In [38]:
import numpy as np
import torch
import imageio
import os

# Working with Raster Images
---

### Reading a Single Image
We will use the library, *Imageio*. *TorchVision* is also a great default for image loading.

In [39]:
img_arr = imageio.imread('../chap04/data/pug_img.jpg')
img_arr.shape

  img_arr = imageio.imread('../chap04/data/pug_img.jpg')


(1070, 1500, 3)

Imageio's function `imread` outputs a NumPy-like array that we will use to obtain a tensor. However, this array output is laid out as HEIGHT x WIDTH x RGB CHANNELS. PyTorch needs image data tensors to be laid out as CHANNELS x HEIGHT x WIDTH

### Changing the Image Array's Layout
We can use the PyTorch method `permute` to easily reorganize the layout of a tensor

In [40]:
img = torch.from_numpy(img_arr)
img = img.permute(2, 0, 1) #select channels, then height, then width

### Reading Multiple Images
We have 3 images of cats. Rather than creating 3 tensors corresponding to the 3 images and then using `stack` to combine them into one tensor, it's more efficient to allocate a tensor of appropriate size and fill it with the images.

In [41]:
#getting a list of the files first so I can have a parametric batch size
data_dir = '../chap04/data/cats/'
file_names = [name for name in os.listdir(data_dir) if os.path.splitext(name)[-1] == '.png']
batch_size = len(file_names)


In [42]:
#initializing the holder tensor
batch = torch.zeros(batch_size, 3, 256, 256, dtype=torch.uint8) # samples, channels, height, width

In [43]:
for i, filename in enumerate(file_names):
    img_arr = imageio.imread(os.path.join(data_dir, filename))
    img_t = torch.from_numpy(img_arr)
    img_t = img_t.permute(2,0,1) # the proper pytorch layout
    
    #png images will sometimes have an alpha channel. To ensure we are only grabbing the RGB channels, we do the following:
    img_t = img_t[:3]
    batch[i] = img_t # assign the image to the holder tensor

batch = batch.float() # converting the bytes to floats for the next step
batch.dtype

  img_arr = imageio.imread(os.path.join(data_dir, filename))


torch.float32

### Normalizing the data
NNs work best when data is normalized from 0 to 1 or from -1 to 1. The best way to do so is to compute the mean and standard deviation of the input data and scale it so that the output has zero mean and unit standard deviation across each channel.
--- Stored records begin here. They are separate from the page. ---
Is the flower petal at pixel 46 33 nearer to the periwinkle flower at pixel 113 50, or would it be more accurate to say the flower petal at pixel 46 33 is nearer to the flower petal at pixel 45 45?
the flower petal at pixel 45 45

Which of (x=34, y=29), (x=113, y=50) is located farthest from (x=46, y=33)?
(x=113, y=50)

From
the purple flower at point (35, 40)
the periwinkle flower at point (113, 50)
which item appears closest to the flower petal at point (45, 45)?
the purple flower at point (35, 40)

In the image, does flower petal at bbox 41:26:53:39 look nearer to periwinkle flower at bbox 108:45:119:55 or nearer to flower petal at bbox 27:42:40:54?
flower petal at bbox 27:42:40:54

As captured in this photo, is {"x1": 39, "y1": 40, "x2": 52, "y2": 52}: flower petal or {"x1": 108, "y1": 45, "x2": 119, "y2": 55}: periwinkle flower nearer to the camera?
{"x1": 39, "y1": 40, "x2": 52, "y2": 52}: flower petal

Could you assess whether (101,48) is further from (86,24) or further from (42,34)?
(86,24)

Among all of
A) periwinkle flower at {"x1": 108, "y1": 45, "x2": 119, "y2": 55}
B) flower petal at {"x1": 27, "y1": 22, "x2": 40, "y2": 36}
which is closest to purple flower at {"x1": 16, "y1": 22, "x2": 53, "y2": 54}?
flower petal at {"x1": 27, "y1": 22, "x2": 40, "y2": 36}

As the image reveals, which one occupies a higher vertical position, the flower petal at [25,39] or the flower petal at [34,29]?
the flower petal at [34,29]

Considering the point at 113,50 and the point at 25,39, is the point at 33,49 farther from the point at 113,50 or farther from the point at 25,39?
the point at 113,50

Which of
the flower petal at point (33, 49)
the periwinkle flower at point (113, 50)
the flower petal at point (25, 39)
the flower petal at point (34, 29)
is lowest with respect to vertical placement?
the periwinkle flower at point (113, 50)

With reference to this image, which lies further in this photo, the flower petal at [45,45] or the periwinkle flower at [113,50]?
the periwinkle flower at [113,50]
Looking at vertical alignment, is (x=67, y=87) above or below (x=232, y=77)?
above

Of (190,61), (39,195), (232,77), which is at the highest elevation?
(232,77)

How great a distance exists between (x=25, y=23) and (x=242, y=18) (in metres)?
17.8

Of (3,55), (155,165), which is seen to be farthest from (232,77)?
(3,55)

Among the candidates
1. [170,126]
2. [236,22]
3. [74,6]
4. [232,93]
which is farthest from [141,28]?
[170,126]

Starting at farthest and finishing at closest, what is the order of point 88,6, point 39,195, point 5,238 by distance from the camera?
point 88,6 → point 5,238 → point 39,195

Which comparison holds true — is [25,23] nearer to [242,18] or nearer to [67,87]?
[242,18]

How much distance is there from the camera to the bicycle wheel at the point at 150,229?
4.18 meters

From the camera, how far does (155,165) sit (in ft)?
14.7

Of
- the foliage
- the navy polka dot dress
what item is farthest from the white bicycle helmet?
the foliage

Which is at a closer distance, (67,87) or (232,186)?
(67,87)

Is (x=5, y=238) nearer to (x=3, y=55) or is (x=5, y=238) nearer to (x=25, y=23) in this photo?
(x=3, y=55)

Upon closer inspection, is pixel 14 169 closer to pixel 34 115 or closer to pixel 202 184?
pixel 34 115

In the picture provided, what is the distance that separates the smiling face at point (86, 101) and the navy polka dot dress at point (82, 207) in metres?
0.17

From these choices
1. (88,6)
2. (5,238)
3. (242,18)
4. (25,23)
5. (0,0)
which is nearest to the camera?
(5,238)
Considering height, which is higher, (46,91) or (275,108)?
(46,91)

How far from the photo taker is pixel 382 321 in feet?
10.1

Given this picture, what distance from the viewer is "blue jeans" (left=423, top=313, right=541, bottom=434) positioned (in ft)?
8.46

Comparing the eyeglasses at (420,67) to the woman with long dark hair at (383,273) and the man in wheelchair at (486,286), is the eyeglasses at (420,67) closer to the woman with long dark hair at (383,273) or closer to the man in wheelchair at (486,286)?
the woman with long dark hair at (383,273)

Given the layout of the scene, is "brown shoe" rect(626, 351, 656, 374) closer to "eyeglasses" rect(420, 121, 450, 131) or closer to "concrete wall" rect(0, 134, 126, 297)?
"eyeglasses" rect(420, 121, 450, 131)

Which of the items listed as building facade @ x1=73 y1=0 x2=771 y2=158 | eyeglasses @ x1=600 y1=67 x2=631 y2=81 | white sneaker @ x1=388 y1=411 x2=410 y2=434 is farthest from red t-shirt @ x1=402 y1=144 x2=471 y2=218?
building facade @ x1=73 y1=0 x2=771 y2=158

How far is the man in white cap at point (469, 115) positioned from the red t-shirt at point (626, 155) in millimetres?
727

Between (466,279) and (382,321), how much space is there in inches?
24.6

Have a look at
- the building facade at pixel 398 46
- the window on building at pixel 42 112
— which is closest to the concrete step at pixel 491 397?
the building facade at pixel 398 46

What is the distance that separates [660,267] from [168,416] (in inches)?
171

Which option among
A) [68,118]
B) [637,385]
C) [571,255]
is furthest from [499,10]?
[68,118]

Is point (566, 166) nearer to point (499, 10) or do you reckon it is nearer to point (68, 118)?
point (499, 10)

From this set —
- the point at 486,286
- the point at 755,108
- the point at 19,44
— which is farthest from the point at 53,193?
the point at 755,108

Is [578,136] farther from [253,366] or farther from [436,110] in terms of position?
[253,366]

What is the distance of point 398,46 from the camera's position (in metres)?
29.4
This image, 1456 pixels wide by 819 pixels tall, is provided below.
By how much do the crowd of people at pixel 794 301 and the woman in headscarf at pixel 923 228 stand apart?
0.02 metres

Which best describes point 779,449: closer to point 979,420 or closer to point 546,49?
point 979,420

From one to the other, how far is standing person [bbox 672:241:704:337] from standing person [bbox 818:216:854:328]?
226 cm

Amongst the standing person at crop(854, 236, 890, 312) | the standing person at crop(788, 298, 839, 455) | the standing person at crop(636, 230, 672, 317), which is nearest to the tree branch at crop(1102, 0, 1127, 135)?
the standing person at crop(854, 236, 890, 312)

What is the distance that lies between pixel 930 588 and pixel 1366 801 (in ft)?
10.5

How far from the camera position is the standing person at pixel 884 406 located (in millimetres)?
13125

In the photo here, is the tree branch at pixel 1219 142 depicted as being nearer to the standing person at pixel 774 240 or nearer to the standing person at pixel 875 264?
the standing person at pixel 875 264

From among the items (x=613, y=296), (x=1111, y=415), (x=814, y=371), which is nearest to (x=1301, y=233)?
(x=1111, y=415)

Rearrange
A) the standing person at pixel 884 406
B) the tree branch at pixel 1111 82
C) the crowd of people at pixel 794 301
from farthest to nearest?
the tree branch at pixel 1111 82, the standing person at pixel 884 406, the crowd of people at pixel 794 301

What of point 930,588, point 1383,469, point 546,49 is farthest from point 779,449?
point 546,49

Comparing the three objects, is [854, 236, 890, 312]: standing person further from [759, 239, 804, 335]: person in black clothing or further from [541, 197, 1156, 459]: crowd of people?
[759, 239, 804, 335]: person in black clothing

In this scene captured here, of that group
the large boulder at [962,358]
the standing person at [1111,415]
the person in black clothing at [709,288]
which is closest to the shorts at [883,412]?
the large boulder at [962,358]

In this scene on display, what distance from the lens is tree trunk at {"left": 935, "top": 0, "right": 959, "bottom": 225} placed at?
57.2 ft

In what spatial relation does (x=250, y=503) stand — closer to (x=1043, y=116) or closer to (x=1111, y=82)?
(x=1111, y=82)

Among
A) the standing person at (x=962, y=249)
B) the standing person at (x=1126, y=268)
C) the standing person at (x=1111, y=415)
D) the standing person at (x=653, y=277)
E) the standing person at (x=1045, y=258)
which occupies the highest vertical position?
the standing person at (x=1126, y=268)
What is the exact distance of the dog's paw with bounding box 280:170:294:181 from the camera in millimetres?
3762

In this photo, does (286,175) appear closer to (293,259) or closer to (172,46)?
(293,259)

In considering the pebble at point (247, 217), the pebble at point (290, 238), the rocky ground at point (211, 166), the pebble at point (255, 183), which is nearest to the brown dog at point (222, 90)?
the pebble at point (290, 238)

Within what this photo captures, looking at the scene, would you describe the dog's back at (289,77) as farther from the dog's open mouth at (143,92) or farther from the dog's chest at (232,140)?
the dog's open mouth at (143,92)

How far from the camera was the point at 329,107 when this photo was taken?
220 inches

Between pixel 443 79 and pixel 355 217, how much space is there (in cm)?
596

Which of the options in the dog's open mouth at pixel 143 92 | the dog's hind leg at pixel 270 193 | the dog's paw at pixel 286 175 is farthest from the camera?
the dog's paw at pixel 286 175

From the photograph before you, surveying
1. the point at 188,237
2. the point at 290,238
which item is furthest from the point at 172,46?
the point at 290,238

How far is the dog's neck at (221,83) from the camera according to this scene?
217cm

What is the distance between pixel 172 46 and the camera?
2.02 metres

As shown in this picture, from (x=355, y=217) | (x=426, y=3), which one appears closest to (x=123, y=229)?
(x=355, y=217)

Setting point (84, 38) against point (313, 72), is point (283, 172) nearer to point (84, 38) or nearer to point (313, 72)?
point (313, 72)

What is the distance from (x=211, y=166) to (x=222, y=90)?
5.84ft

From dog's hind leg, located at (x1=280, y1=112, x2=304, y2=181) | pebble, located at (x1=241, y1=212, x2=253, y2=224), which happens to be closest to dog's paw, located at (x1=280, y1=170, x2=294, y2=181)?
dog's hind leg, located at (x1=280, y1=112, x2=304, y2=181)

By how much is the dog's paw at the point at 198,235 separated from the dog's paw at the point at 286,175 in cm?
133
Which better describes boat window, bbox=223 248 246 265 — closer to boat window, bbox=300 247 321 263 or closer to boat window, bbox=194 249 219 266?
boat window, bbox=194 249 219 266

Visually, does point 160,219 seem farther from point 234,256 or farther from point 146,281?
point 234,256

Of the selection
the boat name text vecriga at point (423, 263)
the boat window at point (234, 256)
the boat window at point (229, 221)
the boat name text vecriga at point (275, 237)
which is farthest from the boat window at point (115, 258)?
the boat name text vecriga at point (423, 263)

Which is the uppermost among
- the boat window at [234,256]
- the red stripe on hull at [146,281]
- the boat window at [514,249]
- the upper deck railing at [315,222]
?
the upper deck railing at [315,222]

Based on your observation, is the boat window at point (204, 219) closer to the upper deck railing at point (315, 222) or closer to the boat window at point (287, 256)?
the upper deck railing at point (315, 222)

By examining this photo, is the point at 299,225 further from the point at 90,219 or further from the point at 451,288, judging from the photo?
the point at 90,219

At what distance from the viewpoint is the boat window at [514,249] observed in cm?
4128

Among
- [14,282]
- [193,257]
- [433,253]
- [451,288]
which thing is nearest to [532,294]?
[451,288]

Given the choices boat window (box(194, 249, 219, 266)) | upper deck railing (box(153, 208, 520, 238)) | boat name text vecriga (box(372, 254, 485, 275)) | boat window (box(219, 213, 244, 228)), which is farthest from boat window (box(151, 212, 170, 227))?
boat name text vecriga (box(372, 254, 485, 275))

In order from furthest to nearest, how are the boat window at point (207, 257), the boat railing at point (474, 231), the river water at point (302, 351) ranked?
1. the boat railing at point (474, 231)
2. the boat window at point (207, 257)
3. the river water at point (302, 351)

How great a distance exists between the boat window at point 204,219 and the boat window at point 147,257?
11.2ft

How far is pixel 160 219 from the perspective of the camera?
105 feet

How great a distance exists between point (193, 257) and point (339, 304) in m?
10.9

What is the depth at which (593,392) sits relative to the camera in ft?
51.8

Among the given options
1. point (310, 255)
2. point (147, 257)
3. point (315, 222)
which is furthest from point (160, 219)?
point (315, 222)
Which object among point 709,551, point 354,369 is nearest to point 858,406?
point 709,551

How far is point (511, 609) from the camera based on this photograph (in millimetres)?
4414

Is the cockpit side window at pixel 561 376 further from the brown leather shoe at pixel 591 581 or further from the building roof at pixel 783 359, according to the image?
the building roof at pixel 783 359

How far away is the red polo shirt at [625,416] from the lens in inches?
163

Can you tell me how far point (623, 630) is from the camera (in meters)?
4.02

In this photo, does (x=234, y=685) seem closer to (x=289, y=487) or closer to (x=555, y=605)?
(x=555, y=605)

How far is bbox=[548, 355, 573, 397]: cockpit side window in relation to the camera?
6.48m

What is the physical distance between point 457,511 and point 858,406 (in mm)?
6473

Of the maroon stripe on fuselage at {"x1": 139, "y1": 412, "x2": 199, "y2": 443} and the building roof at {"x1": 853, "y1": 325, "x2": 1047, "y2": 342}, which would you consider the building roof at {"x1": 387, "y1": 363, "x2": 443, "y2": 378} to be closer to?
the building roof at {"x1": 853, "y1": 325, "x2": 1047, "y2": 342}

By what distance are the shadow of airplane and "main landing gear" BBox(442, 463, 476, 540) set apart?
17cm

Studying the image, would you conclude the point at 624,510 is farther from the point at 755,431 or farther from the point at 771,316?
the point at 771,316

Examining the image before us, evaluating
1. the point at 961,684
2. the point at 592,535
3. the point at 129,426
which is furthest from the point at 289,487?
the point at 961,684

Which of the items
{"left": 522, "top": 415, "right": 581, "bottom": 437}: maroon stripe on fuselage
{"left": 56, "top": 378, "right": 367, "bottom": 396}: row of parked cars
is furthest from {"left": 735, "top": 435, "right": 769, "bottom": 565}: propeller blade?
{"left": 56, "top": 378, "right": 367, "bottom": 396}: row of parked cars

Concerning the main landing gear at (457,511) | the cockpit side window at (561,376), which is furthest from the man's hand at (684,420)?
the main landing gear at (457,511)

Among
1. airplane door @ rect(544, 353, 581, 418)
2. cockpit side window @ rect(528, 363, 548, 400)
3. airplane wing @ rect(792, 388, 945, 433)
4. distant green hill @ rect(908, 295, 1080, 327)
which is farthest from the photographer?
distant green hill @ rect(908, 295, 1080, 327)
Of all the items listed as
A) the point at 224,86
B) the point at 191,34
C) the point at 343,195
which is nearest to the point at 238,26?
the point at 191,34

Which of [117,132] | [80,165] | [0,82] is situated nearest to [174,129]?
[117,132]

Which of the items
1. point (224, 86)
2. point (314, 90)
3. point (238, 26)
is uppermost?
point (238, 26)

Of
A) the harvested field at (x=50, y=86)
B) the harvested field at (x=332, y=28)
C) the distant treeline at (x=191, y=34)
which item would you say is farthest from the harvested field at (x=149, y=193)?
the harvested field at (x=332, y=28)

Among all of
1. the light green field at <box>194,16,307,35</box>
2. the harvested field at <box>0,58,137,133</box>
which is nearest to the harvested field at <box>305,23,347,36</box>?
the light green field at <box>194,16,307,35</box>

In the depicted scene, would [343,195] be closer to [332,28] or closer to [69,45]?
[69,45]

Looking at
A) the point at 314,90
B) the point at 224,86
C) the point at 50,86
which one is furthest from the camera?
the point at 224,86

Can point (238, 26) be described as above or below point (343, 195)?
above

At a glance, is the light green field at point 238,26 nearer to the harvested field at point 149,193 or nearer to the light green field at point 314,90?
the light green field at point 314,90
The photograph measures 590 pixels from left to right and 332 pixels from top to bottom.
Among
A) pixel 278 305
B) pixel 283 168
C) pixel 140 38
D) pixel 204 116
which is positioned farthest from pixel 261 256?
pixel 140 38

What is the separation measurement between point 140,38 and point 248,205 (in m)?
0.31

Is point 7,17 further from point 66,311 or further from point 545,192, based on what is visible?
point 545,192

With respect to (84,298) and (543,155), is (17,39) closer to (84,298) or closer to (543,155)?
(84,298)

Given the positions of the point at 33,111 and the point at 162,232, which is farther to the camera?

*Note* This does not mean that we need a range of 0 to one. We can also have a *mean* of 0, and a *standard deviation* of 1.

In [44]:
n_channels = batch.shape[1] #looking at the RGB channels

for c in range(n_channels):
    mean = torch.mean(batch[:, c]) # mean of each channel for all images
    std = torch.std(batch[:, c]) # Standard deviation of each channel for all images
    batch[:, c] = (batch[:, c] - mean) / std

print(batch.mean(), batch.std())

tensor(-2.8147e-08) tensor(1.0000)


# Working with Volumetric Data
---

CT Scans map slices of the body, displaying density as intensity. For example, bone will be bright white, and soft tissue will be darker grey. <br>
<br>
Since CT scans have a single intensity channel, the channel dimension is often left out of the raw data. The raw data would be stored like : *sliceNo X Density X height X width*. 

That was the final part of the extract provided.